Treating periodontal disease quickly is important. At Premier Periodontics, we teach our patients good oral hygiene habits that will help them to halt the progression of their periodontal disease.

Periodontal disease treatments

The periodontal disease treatment chosen will be determined by the severity of the disease. Treating gum disease as early as possible can minimize damage and decrease the need for surgery.

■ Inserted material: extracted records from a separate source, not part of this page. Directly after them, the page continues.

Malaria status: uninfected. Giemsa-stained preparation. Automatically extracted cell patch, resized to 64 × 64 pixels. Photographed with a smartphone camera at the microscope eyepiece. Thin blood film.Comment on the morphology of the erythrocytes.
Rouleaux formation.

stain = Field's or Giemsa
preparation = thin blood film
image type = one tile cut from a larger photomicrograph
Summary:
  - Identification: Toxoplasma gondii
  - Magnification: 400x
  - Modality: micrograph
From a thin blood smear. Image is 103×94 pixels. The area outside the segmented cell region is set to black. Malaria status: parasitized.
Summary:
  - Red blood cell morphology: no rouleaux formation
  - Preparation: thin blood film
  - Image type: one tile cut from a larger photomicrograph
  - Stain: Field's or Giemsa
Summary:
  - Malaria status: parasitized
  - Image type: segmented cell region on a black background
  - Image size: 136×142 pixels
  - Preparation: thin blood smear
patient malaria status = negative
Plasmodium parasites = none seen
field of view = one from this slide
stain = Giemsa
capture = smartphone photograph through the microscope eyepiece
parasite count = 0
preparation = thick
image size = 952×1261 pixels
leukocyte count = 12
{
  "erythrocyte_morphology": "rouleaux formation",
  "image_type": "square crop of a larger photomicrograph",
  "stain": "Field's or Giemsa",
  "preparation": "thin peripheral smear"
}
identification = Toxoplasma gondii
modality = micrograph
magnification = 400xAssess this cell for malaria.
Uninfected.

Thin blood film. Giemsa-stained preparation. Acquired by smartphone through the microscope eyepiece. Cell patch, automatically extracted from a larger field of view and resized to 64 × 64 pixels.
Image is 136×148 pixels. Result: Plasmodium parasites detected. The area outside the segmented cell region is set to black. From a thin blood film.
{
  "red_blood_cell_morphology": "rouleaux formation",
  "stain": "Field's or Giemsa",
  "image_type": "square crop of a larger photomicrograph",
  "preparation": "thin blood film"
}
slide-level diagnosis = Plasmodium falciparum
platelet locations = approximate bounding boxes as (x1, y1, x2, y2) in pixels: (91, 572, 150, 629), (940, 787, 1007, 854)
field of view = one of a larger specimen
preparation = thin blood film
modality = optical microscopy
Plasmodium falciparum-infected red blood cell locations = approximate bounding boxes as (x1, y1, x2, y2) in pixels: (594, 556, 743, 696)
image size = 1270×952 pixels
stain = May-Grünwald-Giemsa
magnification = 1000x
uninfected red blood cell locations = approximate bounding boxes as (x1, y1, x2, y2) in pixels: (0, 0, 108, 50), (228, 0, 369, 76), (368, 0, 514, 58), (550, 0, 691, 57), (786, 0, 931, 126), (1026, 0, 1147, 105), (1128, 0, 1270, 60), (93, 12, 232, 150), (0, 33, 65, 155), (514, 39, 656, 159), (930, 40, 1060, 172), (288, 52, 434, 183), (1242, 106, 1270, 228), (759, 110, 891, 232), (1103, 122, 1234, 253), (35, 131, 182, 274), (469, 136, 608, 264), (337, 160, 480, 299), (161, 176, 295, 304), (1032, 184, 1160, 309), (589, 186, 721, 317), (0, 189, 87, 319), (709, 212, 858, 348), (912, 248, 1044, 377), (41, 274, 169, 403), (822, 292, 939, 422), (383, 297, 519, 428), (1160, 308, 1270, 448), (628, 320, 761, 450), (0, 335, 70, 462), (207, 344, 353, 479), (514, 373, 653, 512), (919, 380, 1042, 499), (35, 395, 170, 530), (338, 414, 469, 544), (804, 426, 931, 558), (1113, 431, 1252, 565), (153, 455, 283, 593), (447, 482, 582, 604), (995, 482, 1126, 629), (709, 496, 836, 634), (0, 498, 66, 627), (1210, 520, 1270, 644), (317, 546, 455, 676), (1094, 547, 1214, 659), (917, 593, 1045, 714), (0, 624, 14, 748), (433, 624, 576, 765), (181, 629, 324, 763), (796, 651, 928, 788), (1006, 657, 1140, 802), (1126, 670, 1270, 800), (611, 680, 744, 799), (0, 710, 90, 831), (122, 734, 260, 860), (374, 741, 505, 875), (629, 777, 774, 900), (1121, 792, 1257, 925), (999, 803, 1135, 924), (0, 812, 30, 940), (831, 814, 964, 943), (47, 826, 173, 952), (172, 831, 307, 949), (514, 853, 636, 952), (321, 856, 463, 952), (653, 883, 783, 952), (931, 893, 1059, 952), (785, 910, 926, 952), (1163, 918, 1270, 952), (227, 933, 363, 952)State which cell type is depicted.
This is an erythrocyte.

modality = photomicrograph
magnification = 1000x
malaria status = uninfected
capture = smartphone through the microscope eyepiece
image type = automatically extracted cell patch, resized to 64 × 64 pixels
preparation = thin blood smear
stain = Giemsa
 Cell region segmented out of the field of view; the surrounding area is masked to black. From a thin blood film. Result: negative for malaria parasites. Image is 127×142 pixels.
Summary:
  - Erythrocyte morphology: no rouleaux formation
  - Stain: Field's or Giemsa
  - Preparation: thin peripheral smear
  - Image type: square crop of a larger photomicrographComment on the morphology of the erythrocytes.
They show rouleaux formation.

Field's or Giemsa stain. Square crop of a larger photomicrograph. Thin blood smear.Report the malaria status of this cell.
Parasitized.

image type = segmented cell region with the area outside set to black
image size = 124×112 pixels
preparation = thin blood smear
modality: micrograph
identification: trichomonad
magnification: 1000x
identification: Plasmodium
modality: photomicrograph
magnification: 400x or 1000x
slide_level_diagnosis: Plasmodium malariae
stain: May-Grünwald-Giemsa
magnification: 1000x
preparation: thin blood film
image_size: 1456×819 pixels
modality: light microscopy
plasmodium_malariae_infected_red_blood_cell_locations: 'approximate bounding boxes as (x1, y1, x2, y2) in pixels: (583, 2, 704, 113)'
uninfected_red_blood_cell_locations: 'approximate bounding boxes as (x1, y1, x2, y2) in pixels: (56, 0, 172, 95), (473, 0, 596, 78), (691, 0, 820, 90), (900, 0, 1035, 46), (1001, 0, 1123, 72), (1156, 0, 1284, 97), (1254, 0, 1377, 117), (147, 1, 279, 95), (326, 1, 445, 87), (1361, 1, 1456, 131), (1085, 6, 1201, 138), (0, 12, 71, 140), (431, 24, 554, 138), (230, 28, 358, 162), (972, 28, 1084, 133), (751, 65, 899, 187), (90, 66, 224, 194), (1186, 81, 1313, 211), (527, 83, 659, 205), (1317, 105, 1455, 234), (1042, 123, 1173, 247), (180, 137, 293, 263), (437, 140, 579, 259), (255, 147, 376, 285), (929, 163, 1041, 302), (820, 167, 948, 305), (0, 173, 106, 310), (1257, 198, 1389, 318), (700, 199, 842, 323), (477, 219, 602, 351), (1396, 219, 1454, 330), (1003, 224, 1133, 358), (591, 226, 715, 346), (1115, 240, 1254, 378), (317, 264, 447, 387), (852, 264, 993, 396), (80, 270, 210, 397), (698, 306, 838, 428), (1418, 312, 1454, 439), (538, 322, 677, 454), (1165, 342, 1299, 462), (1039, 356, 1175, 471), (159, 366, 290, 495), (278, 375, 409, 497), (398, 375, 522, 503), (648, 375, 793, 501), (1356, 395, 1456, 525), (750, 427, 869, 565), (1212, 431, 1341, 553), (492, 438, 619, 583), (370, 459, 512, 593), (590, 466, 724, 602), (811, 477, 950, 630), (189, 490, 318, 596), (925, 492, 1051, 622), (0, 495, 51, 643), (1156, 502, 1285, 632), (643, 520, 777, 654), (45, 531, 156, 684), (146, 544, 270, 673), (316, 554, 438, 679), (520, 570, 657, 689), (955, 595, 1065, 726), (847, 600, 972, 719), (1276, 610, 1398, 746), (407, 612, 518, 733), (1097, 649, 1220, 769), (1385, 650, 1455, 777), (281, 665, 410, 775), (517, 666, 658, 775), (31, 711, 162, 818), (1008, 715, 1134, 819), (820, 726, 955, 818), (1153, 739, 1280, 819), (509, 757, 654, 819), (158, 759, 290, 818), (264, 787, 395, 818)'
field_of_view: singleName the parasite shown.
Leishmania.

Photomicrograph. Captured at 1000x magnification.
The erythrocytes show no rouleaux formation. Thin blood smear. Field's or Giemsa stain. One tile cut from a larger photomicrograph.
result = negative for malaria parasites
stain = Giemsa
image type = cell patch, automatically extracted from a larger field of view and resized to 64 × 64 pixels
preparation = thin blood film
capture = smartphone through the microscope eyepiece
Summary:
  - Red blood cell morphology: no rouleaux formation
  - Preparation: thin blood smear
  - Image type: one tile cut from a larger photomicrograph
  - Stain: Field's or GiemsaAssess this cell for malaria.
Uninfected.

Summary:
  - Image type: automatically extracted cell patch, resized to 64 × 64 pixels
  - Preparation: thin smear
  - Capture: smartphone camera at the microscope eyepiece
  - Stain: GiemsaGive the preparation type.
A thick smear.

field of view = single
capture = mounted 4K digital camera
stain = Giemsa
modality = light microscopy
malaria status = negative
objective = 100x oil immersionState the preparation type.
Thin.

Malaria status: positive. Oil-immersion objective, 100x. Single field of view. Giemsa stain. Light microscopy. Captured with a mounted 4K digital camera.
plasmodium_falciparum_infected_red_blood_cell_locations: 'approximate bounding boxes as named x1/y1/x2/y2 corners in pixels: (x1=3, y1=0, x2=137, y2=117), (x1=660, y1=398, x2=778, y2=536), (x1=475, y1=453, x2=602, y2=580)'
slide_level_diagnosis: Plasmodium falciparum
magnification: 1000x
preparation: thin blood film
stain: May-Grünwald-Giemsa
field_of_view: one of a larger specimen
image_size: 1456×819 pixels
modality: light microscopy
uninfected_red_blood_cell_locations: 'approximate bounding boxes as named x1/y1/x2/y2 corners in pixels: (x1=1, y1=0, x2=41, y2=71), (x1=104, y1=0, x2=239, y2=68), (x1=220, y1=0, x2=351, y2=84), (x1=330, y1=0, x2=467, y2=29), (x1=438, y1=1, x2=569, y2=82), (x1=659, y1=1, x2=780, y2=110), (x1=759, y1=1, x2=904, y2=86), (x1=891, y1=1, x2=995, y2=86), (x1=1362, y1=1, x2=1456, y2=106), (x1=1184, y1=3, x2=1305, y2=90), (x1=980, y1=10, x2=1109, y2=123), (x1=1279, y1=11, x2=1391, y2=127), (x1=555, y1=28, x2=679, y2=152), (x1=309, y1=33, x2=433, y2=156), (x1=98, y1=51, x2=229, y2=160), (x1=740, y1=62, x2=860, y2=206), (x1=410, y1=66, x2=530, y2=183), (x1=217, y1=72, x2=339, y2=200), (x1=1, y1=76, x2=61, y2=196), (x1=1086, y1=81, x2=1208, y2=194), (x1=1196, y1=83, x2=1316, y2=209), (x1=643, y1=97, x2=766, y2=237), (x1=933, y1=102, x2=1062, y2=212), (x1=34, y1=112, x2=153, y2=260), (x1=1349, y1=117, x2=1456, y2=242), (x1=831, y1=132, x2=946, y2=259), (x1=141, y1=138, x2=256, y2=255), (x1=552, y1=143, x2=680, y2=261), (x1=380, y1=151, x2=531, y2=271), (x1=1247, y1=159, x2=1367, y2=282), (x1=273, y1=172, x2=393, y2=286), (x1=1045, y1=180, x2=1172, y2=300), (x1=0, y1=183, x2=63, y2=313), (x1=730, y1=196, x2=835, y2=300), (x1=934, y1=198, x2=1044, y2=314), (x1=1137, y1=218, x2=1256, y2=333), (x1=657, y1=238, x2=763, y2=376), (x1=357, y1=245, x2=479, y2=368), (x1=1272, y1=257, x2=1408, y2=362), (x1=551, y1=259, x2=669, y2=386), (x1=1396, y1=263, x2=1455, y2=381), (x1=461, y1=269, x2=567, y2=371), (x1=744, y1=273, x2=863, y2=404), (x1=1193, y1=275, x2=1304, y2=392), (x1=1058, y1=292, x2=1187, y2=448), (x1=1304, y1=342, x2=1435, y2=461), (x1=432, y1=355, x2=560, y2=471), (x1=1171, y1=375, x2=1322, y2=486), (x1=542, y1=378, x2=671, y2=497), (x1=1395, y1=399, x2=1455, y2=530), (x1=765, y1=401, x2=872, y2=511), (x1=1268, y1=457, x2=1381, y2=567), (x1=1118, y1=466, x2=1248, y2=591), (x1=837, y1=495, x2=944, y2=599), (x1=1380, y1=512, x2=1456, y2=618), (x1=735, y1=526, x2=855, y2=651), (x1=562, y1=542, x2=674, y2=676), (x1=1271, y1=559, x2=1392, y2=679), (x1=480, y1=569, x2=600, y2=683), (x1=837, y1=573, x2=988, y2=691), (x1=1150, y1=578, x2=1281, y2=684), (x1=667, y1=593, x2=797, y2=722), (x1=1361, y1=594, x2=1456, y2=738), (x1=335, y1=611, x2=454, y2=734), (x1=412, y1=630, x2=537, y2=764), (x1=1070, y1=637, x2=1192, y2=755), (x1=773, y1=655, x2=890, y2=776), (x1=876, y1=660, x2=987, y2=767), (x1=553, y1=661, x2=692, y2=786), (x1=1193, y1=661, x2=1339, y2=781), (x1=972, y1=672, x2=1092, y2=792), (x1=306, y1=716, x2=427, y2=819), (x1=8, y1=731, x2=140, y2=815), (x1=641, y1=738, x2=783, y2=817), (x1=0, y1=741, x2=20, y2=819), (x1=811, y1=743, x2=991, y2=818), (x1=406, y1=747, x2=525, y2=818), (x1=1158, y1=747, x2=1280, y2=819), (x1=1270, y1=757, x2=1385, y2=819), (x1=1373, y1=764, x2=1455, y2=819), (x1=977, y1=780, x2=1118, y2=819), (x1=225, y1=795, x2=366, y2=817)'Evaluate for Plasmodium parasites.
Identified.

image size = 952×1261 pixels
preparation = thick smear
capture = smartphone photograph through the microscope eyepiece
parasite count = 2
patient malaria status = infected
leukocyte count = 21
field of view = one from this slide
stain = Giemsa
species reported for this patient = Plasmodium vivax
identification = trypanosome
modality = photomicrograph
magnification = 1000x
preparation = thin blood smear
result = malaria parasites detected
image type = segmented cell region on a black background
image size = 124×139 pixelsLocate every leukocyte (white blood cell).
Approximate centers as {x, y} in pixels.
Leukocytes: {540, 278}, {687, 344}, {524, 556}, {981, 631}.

It also reduces the chance of tooth loss from occurring.

Some of the most common periodontal treatments that we use include:

Dental cleaning: During a routine dental cleaning, plaque and tartar are removed from above and below the gumline of the teeth. If any signs of gum disease are suspected, we may recommend more frequent dental cleanings.

Scaling and root planing: For cases that are found early, scaling and root planing is used. This deep-cleaning and nonsurgical procedure is done under local anesthesia. Plaque and tartar are scraped away from above and below the gumline, and rough spots on the tooth root are smoothed with planing. Smoothing these rough spots removes bacteria and provides a clean surface for the gum to reattach properly to the teeth.

Flap surgery/pocket reduction surgery: For advanced stages of periodontal disease, a surgery may be required. During this surgical procedure, the gums are lifted back and tartar is removed. In some situations, irregular surfaces of damaged bone are smoothed where disease-causing bacteria may be hiding. The gums are then placed so that the tissue will fit snugly around the tooth. This reduces the space between the gum and tooth, which reduces the chance of bacteria from growing.

Bone grafts: This procedure uses fragments of your own bone, donated bone, or synthetic bone to replace bone destroyed by gum disease. This promotes regrowth of bone, which makes the teeth more stable. Soft tissue grafts can also be used to reinforce thin gums or to fill in places where the gums may have receded.

Laser gum surgery: This surgery is used by periodontal specialists because it is less painful, reduces sensitivity post-op, and requires very little downtime after treatment compared to traditional osseous surgery.